Undertow (Whyborne & Griffin #8.5)(27)
Cultists ran at us from both directions. I fell in against Persephone’s back, jabbing wildly with my harpoon. I didn’t make contact, but they slowed their approach and began to circle warily.
There came a loud blast, accompanied by screaming. Before I could make out what had happened, one of the men in front of me drew a gun. An instant later, it exploded in his hand. Hot fragments whizzed past, and he stumbled away before I could more than glimpse the mangled flesh which was all that remained of his forearm.
“The ketoi is a sorceress!” Oliver roared. “Put your guns away, you fools. She’s setting fire to the powder in them!”
Oh no—Oliver was a sorcerer himself. “Librarians, do the same! Now that he has the idea—”
My warning came too late for one man. His rifle burst into flinders, and he fell back over the rail, into the heaving sea.
With the librarians distracting the cultists, some of the ketoi had managed to climb aboard. But once there, they staggered in circles, dazed by the song. One male spotted Persephone; he seemed to try to struggle through the haze cast over him by the song, his hand lifting in her direction.
A robed cultist stepped up behind him and ran him through with a blade.
“No!” Persephone screamed. “Stone Biter!”
She tore free from my grasp and sprang to the bridge, clawing her way up and onto it. Her eyes blazed with fury and anguish, and she didn’t even seem to feel the pain of her wound through her rage.
Oliver laughed, a chilling, mad sound. “Now you know how it feels to lose someone you love, creature.” Then he thrust out his hand and began to chant.
An invisible force seemed to punch into Persephone. She cried out, and blood appeared on the bandage swaddling her midriff.
No. A cry of my own escaped me. I wanted her to flee, to dive over the side, to get away from Oliver and his madness, from the siren and her song of despair.
Persephone didn’t, of course. She raised her head, her tentacles coiled and ready to sting, even as she pressed one hand against her wound. Her legs shook as she took another step toward Oliver.
He laughed. “Now you die.”
A second chant, and this time the invisible blow sent Persephone to her knees…before she collapsed altogether. Still. Unmoving.
Oliver drew a wicked knife from within his robes. “I’m not going to make the same mistake twice,” he said. “Let’s see you recover from having your throat cut ear to ear.”
Chapter 10
Every instinct begged me to freeze in place. To hide. To flee. To close my eyes and wait for someone to do something, anything, to save us.

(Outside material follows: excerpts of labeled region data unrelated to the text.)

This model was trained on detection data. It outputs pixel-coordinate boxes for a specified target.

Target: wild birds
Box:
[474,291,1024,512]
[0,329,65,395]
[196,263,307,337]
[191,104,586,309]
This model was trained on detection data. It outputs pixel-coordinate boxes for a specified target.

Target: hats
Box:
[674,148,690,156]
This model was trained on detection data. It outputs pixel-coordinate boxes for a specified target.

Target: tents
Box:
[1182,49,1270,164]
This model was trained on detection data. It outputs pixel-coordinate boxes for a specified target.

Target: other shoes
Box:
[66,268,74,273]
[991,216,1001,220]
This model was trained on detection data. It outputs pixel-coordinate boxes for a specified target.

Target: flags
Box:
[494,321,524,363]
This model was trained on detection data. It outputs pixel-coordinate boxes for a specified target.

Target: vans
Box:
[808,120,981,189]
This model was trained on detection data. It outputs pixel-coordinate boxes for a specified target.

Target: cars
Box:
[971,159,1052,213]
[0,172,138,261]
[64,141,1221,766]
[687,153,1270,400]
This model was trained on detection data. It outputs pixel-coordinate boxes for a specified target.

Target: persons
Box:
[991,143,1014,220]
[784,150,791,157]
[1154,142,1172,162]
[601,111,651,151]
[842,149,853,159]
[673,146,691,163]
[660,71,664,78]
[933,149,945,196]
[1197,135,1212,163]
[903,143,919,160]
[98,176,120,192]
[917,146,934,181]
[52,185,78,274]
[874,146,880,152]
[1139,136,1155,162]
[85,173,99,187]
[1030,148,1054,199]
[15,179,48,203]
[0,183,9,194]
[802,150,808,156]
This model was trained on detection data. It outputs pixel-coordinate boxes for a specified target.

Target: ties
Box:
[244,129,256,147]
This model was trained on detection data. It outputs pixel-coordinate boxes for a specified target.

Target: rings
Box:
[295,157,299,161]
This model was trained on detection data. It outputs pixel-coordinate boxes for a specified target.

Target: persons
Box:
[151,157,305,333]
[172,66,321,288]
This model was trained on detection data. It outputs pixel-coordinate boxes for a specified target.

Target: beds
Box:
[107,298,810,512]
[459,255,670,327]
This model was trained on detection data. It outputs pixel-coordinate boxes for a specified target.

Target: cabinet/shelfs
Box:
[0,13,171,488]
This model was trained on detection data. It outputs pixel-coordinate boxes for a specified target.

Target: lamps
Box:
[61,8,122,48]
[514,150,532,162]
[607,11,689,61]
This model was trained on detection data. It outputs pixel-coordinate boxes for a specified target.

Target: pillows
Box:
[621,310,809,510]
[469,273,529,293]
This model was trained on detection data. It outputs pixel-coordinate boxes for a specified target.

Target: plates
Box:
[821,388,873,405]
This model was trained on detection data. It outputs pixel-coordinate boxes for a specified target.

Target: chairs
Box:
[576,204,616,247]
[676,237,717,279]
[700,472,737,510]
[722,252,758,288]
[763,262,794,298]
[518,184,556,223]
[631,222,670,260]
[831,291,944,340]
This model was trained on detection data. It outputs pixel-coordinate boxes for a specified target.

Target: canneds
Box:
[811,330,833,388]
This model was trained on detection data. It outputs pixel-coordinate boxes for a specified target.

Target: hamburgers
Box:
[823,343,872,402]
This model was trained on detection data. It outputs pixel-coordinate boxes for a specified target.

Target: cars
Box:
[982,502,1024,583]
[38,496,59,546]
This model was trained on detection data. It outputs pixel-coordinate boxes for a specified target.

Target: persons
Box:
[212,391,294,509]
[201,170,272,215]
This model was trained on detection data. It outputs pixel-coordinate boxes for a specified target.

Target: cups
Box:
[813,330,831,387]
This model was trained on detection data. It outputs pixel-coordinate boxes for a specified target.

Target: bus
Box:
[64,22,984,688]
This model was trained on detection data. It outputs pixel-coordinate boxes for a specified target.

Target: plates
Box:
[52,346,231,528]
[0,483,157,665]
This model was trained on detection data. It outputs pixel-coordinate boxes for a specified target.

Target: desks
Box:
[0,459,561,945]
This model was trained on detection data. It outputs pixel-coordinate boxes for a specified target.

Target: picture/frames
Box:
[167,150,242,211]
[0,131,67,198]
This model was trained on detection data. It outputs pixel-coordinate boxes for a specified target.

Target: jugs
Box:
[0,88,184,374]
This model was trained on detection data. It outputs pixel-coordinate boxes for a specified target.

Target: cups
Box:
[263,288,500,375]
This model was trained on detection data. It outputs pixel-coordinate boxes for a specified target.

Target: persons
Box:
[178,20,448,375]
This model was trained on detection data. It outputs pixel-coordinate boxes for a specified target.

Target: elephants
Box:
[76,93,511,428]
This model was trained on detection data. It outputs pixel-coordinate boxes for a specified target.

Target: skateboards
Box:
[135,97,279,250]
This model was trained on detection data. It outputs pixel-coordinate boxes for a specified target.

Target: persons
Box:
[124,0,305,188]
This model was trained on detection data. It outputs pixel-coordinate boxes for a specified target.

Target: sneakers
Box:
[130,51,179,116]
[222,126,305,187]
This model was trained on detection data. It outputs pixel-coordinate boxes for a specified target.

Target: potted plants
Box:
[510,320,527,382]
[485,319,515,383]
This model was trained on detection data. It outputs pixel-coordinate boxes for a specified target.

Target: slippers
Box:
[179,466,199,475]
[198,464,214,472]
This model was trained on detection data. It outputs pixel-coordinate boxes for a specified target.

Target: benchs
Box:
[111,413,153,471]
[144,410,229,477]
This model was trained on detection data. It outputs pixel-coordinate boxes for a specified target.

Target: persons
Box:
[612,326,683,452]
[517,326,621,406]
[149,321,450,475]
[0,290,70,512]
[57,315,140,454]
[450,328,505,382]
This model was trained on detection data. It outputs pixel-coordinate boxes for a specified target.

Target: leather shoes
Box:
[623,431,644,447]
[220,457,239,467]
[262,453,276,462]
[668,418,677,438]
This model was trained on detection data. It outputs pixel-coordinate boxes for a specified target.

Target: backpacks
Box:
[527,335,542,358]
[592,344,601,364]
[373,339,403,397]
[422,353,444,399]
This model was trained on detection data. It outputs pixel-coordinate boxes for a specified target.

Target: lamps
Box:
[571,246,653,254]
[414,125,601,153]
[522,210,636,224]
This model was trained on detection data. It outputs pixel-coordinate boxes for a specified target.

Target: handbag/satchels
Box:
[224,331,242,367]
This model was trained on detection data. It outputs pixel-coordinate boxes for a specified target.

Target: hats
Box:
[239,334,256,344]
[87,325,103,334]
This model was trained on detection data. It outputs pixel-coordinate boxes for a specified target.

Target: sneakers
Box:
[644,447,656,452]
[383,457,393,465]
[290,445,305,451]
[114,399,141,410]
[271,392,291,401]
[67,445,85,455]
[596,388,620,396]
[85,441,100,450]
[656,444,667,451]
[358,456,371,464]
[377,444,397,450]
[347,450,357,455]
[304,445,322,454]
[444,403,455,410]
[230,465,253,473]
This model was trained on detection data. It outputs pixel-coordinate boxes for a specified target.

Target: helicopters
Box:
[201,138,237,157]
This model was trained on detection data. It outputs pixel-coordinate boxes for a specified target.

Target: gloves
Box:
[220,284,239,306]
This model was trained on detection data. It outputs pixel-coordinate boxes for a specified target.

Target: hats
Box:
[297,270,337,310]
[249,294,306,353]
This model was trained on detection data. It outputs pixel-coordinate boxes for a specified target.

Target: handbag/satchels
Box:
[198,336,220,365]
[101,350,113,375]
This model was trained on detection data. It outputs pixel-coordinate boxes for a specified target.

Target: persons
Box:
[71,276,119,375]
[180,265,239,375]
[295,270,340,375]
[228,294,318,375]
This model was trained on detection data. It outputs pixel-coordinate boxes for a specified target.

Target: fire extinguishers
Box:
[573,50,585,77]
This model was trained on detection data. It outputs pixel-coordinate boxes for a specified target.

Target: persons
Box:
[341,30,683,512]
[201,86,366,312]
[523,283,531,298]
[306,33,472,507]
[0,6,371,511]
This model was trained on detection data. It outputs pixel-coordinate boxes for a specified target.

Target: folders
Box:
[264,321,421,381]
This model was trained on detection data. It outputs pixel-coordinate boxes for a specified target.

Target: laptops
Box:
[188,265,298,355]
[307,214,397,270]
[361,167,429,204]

But the librarians were locked in their own desperate struggle. The ketoi were still rendered helpless before the siren’s song. There was no one else.
Just me.
I ran to the harpoon cannon and shoved the dead man from it. His body hit the deck with a sound like wet laundry. Pulling out the locking pin, I pivoted the cannon around and pointed it up, toward the bridge roof.
Lightning danced across the sky, and the waves howled. Oliver bent low, but the siren stood before me, her hands uplifted, her terrible song of despair magically amplified to ring out across the waves, down into the depths. Into the very minds of the ketoi.
I could try to hit Oliver and risk striking Persephone instead. Or I could aim for Joanna, and free the ketoi from the slaughter raining down on them.
There was no time left. No time to dither, to fret, to fail to act.
I pulled the trigger on the harpoon cannon.
The sound nearly deafened me. The heavy iron head, packed with explosives, punched through Joanna’s chest and out the other side, to slam through the smokestack behind her.
The explosion ripped apart the funnel, sending fragments of hot metal in every direction. I dropped to the deck, covering my head as smoke and ash rolled over the ship in a wave. Sparks fell all around, stinging my hands.
I lifted my head cautiously, blinking smoke from my eyes. Persephone lay a few feet away, having been thrown clear by the blast. The siren’s limp form, threaded through with the whale line, lay nearby. The bone mask had fallen from her face and rolled between them.
Bile stung the back of my throat, but I couldn’t think about what I’d done. About the weight of killing a woman. Instead, I shoved it aside and ran for Persephone.
A heavy hand grabbed my arm before I made it three steps. Oliver slammed me to the deck. I tried to roll away, but he was too fast, and I found myself pinned beneath him.
“How dare you?” he snarled. Smoke from the explosion stained his face, and blood trickled from a shallow cut on his forehead. “I thought you were still the Maggie I always knew, the sweet girl who loved her family, who would never speak an ill word or hurt anyone.”
I tried to strike him, but he seized my wrist with his free hand. In the other, he still held his knife. “Oliver, stop! You’ve murdered Irene, murdered—”
“I cut the throats of animals,” he growled. “But you—you’ve allied with monsters. With creatures who will take all of humanity down into the darkness with them when the masters return. But I don’t give a damn about that. Let the Fideles worry whether or not the world burns. You betrayed me. You betrayed the memory our fathers, by siding with their murderers.”
He raised the knife, and a whimper of terror escaped me. “Burn in hell, you treacherous whore,” he said.